TASK GOAL:
Can you retype the part of the remuneration guidelines below from "7 There should" up to and including "conflict of interest.", word for word?

DOCUMENT:
Remuneration Matters

Past version: Effective from 01 Jan 2005 to 01 May 2012

PROCEDURES FOR DEVELOPING REMUNERATION POLICIES

Principle:

7 There should be a formal and transparent procedure for developing policy on executive remuneration and for fixing the remuneration packages of individual directors. No director should be involved in deciding his own remuneration.

Guidelines:

7.1 The Board should set up a Remuneration Committee ("RC") comprising entirely of non-executive directors, the majority of whom, including the Chairman, should be independent. This is to minimise the risk of any potential conflict of interest.
7.2 The RC will recommend to the Board a framework of remuneration, and the specific remuneration packages for each director and the CEO (or executive of equivalent rank) if the CEO is not a director. The RC's recommendations should be submitted for endorsement by the entire Board. The RC should cover all aspects of remuneration, including but not limited to director's fees, salaries, allowances, bonuses, options, and benefits in kind. The RC will also review the remuneration of senior management.

Commentaries:

7.3 If necessary, the RC should seek expert advice inside and/or outside the company on remuneration of all directors.

PROVIDED MATERIAL:
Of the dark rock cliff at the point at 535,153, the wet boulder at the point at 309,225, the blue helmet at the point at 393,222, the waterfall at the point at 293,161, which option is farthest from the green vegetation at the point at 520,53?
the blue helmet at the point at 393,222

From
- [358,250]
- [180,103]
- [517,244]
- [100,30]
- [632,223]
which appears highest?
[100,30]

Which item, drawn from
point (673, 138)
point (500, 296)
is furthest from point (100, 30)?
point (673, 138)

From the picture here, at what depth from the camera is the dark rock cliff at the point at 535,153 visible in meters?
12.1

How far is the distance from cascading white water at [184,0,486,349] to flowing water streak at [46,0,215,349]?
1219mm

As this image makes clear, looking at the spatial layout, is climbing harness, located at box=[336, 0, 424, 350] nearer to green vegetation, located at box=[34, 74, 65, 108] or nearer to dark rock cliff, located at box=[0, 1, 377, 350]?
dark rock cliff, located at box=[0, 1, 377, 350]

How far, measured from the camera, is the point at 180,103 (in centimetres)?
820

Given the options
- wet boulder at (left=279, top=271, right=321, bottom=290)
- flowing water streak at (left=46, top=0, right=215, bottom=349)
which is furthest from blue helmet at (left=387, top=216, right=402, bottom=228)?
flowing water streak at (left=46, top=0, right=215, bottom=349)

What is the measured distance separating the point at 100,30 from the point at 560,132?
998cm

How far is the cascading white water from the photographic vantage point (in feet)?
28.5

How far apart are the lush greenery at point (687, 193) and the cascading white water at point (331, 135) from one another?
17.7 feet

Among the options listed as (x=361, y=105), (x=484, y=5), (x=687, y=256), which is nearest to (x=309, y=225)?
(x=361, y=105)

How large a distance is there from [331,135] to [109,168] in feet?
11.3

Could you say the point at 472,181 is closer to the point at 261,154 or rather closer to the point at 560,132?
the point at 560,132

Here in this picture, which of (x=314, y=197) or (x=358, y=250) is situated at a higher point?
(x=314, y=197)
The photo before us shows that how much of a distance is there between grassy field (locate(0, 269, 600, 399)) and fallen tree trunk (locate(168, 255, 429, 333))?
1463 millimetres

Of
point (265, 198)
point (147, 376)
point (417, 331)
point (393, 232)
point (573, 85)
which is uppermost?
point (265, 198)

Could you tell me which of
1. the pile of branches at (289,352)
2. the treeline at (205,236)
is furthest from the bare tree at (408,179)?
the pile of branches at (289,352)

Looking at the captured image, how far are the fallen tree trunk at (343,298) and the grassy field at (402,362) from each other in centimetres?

ANSWER:
7 There should be a formal and transparent procedure for developing policy on executive remuneration and for fixing the remuneration packages of individual directors. No director should be involved in deciding his own remuneration.

Guidelines:

7.1 The Board should set up a Remuneration Committee ("RC") comprising entirely of non-executive directors, the majority of whom, including the Chairman, should be independent. This is to minimise the risk of any potential conflict of interest.